As the sun rises each morning in equatorial East Africa, Nairobi, Kenya, is already bustling with traffic, streams of pedestrians and people pushing carts. In Nairobi's markets, the floors are washed, and fresh produce is artfully arranged; the tea sellers unlock their stalls and light their fires; and merchants raise the iron screens from their store windows. Flowers are everywhere, and it is particularly attractive on some of the city's main avenues and in Uhuru Park around December when the jacaranda trees are in bloom.
Travelers will find that Nairobi is more cosmopolitan and less stressful than many capital cities in Africa. The city center has a lively and modern Central Business District (CBD), some fine colonial buildings, and spacious squares and leafy well-tended parks that are popular with office workers at lunchtime. The attractive and peaceful suburbs to the west, which peter out to the picturesque Ngong Hills overlooking the Rift Valley, are where most of the sights and better accommodations are located.

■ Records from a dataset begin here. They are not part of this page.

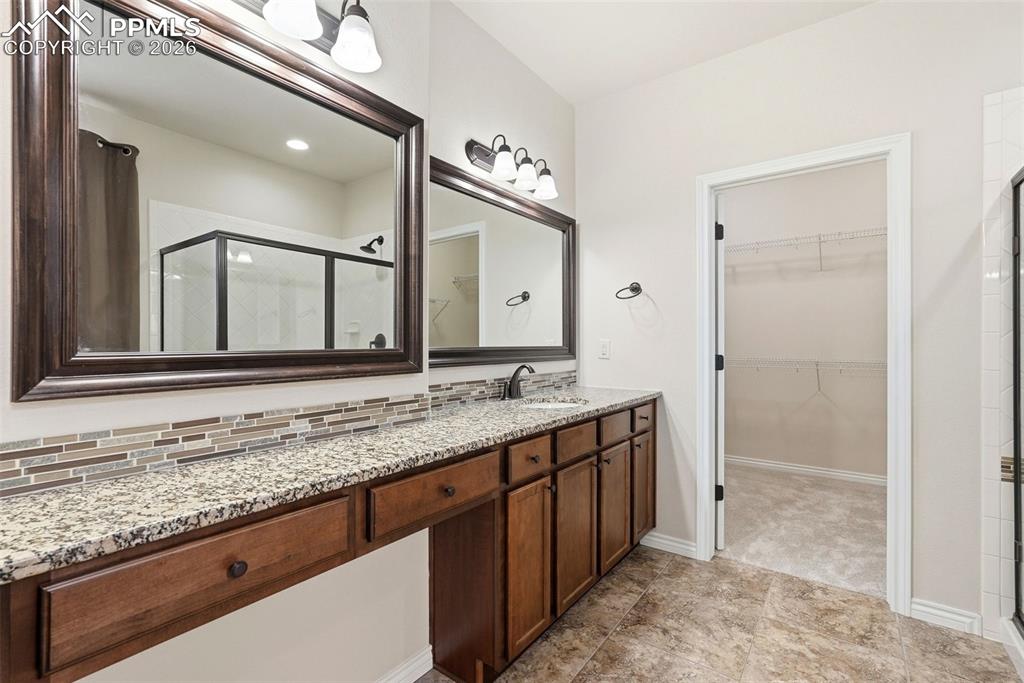 Full bath featuring vanity, a shower stall, a walk in closet, and tasteful backsplash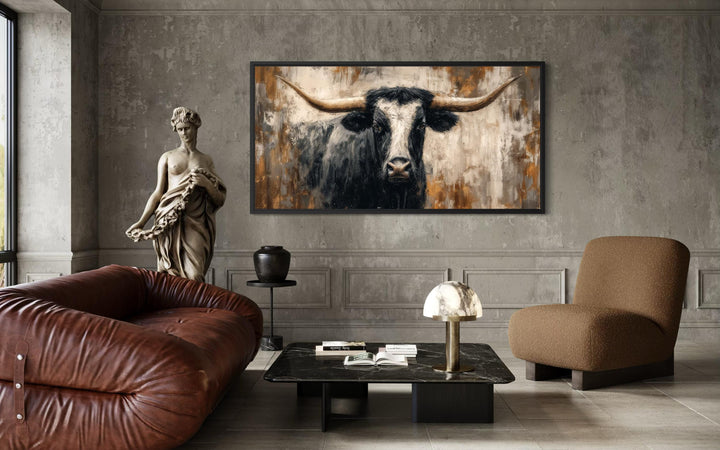 Abstract longhorn bull canvas wall art in a modern industrial living room with a brown sofa.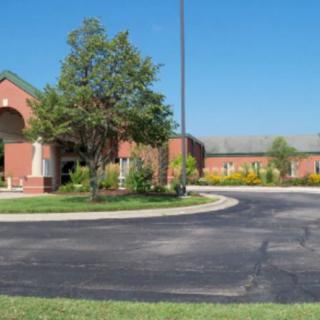 A brick building with a roundabout driveway and surrounding trees and landscaping.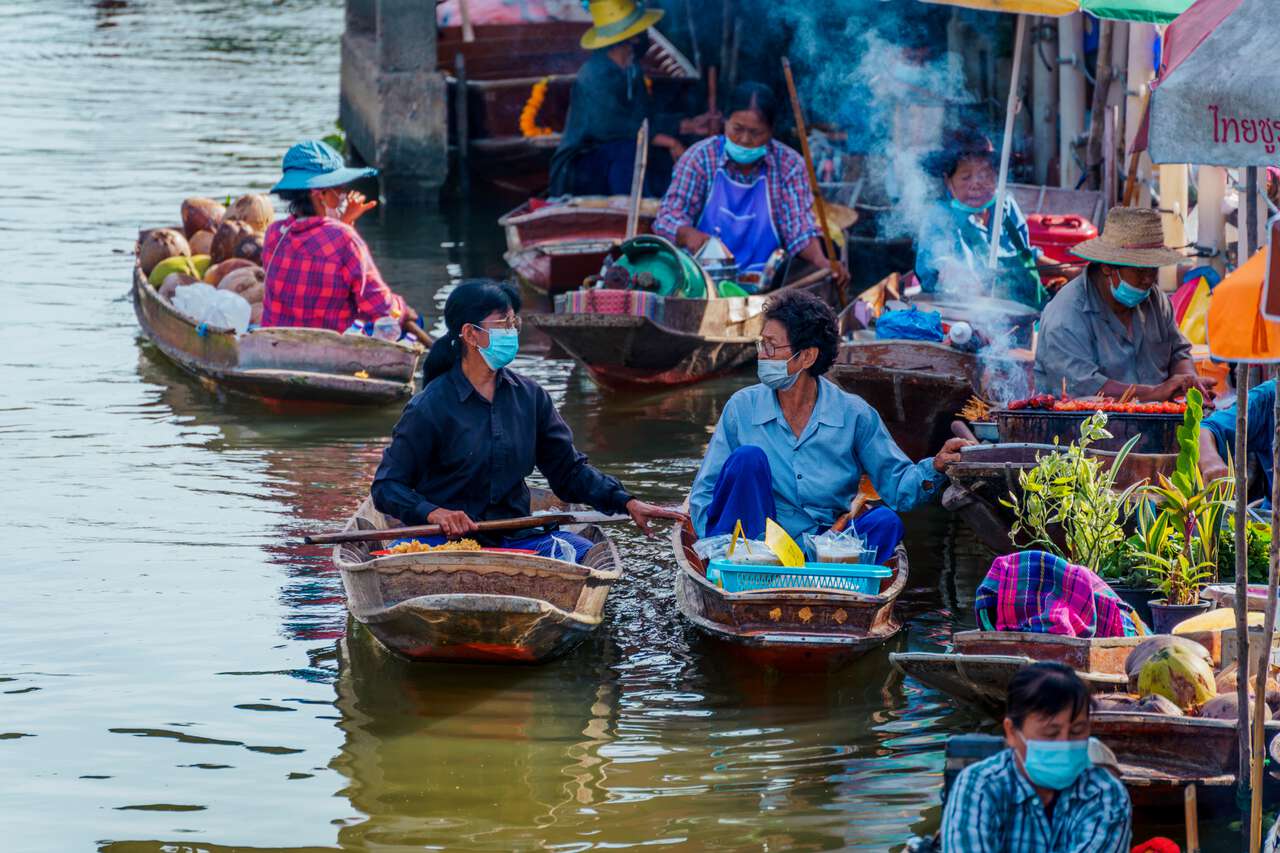 Người Thái nói chuyện với nhau trên những chiếc thuyền gỗ tại chợ nổi ở Ratchaburi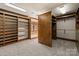 Custom walk-in closet with shelving, cabinets, and wardrobe with dressing mirror at 2700 River Ridge Pl, Fort Mill, SC 29708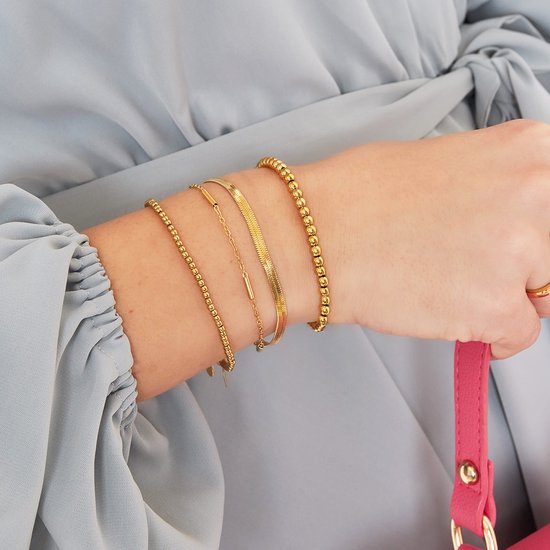 Arm van een vrouw met drie gouden armbanden: een met kleine kraaltjes, een platte schakelarmband met staafjes, en een met bolletjes.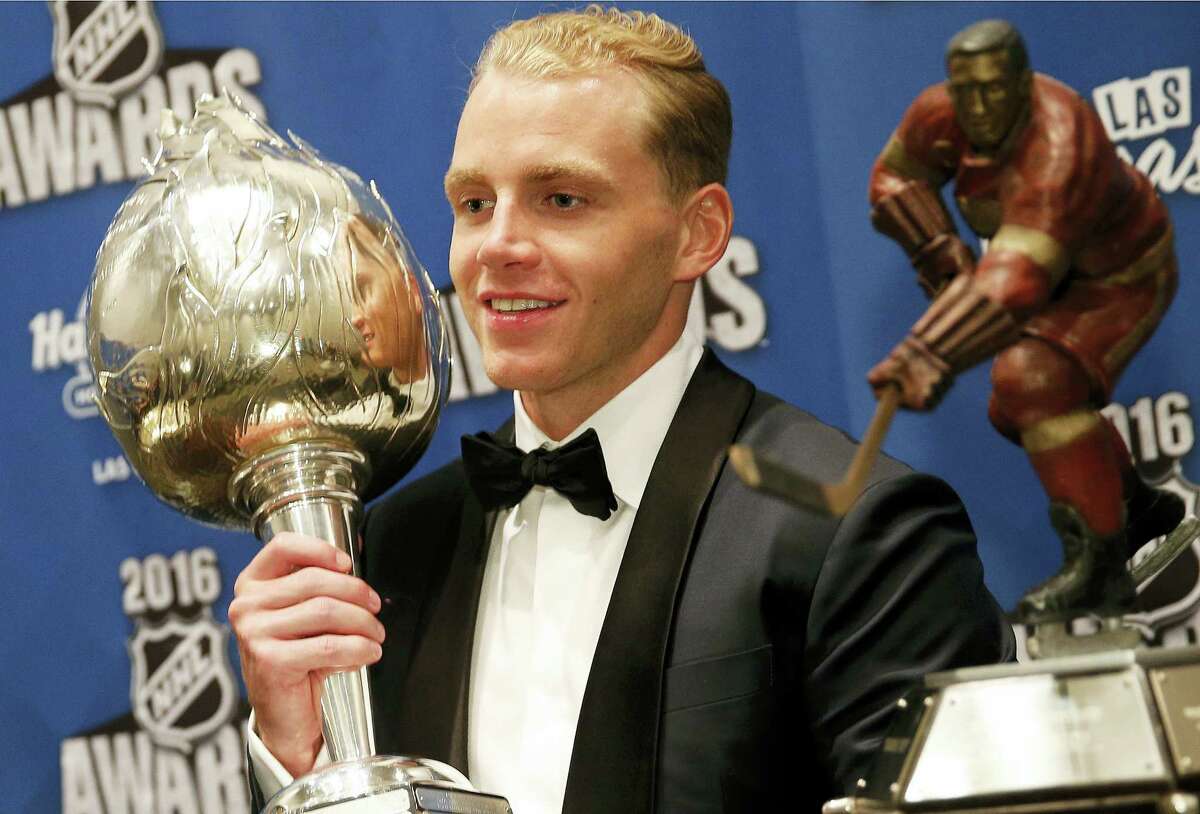 Chicago Blackhawks' Patrick Kane poses with the Hart Trophy, left, and the Ted Lindsay Award after winning the awards at the NHL Awards show, Wednesday, June 22, 2016, in Las Vegas. (AP Photo/John Locher)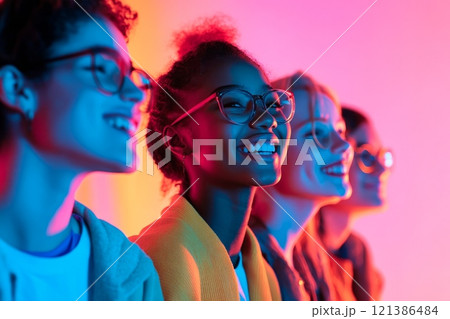 Diverse group of smiling young people in vibrant colorful light setting Diverse group of smiling young people in vibrant colorful light setting 121386484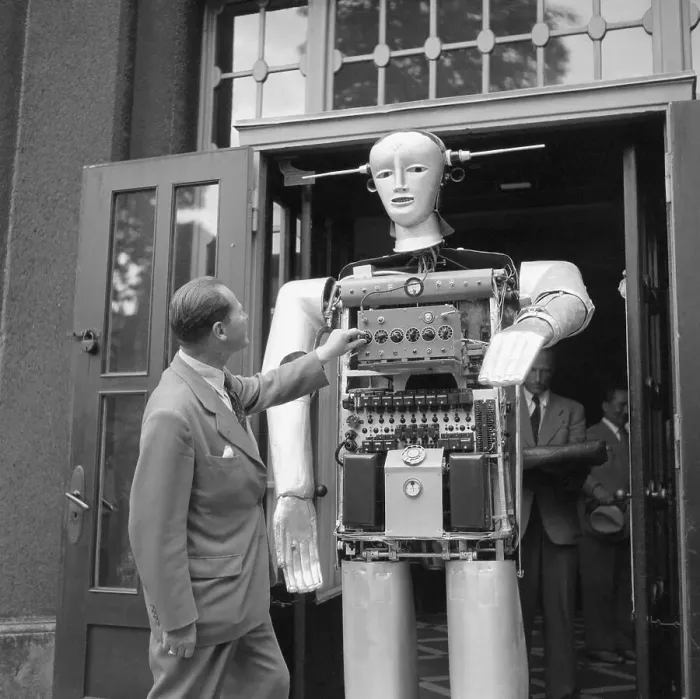 Framed Print : Man Adjusting Louie the Robot Framed Print : Man Adjusting Louie the Robot
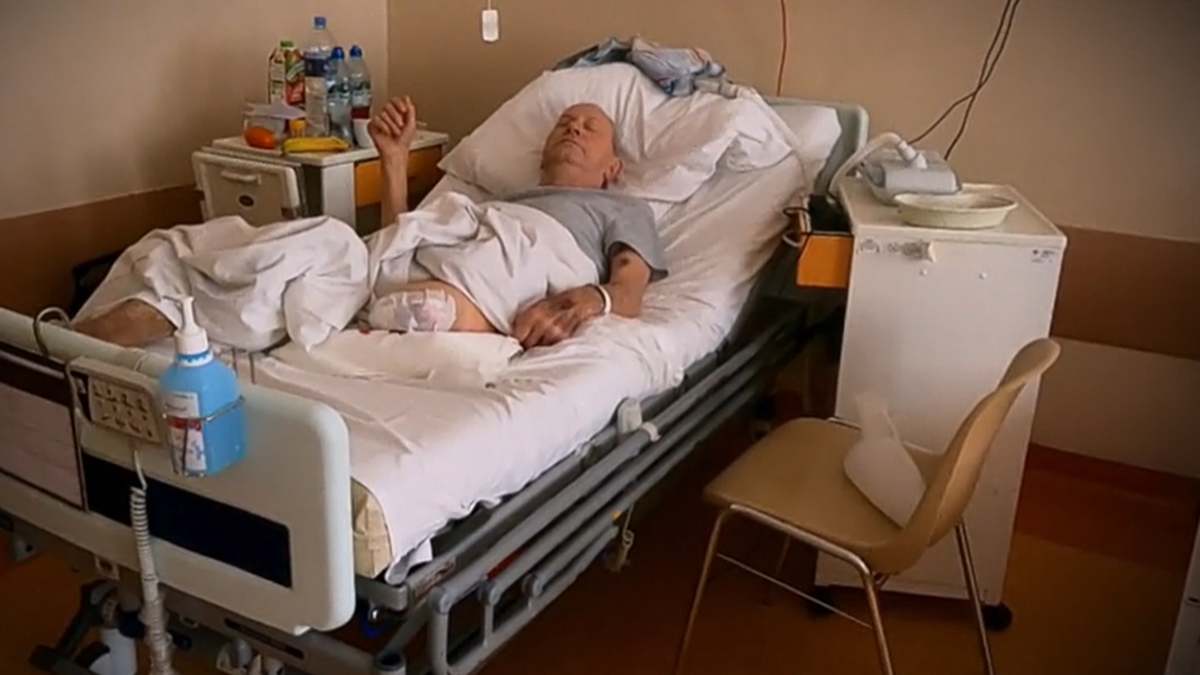 Starszy mężczyzna w szpitalnym ł&oacute;żku, z opatrunkiem na nodze.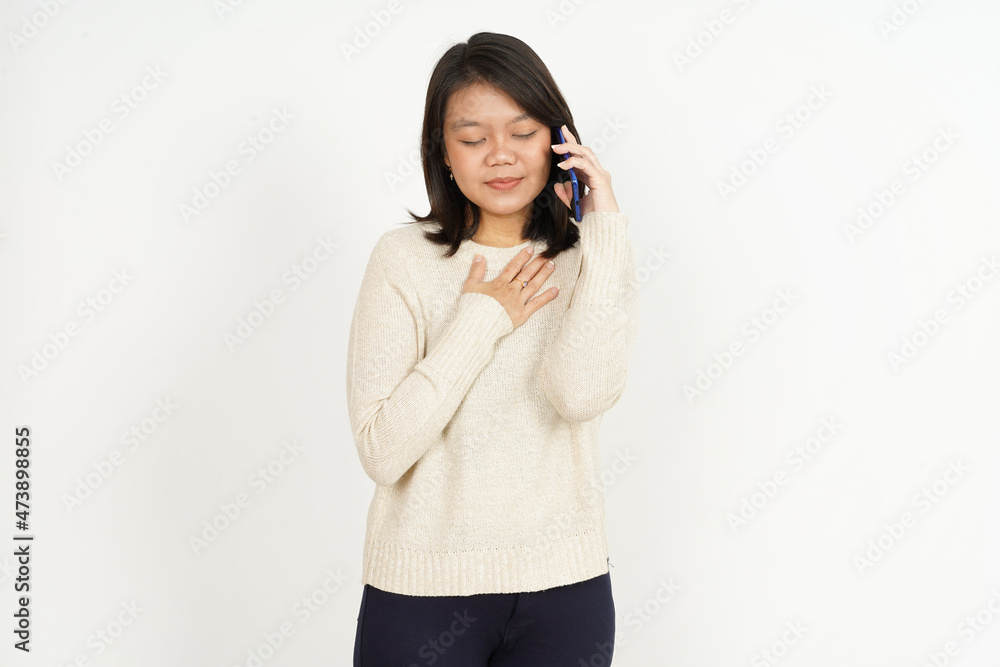 Talking on the phone and excited of Beautiful Asian Woman Isolated On White Background Talking on the phone and excited of Beautiful Asian Woman Isolated On White Background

But you should still be prepared for frustration and inconvenience. Nairobi is a place of contrasts, combining all the trappings of the developed world (high-rise office blocks and upscale shopping malls) with the Third World, evident in the frantic matatu and bus stands, heaving markets, and the slums and townships that ring the city.
Most travelers to Kenya spend a couple of nights in Nairobi before or after a safari. This is time enough to do some curio shopping or perhaps visit the National Museum or the Karen Blixen Museum. Other Nairobi attractions include the Giraffe Centre, where you can feed a giraffe, and the David Sheldrick Wildlife Trust elephant orphanage, where each morning visitors can watch the baby elephants at bath time.
Lying on the outskirts of the city, Nairobi National Park is one of the easiest to visit in the country. Combined with visits to the Animal Orphanage and Safari Walk at the entrance, a half-day visit is a good introduction to the wildlife you are likely to encounter on a longer safari in the rest of the country. Nairobi also boasts the best restaurants and nightlife in Kenya; the most famous is Carnivore, which is on most travelers' itineraries.
Because of Nairobi's high unemployment rate and associated poverty, travelers should always be alert to the possibility of robbery. However, there have been successful efforts to improve Nairobi's appearance and security, and petty crime and muggings have been considerably reduced in the city center. Several police information centers and CCTV have been installed in downtown Nairobi, making the police more accessible to the city's residents. During the day and early evening, the upper part of the city center, west of Moi Avenue, is considered generally safe. But in the east of the center, around the crowded markets and bus stands, you still have to be extremely alert.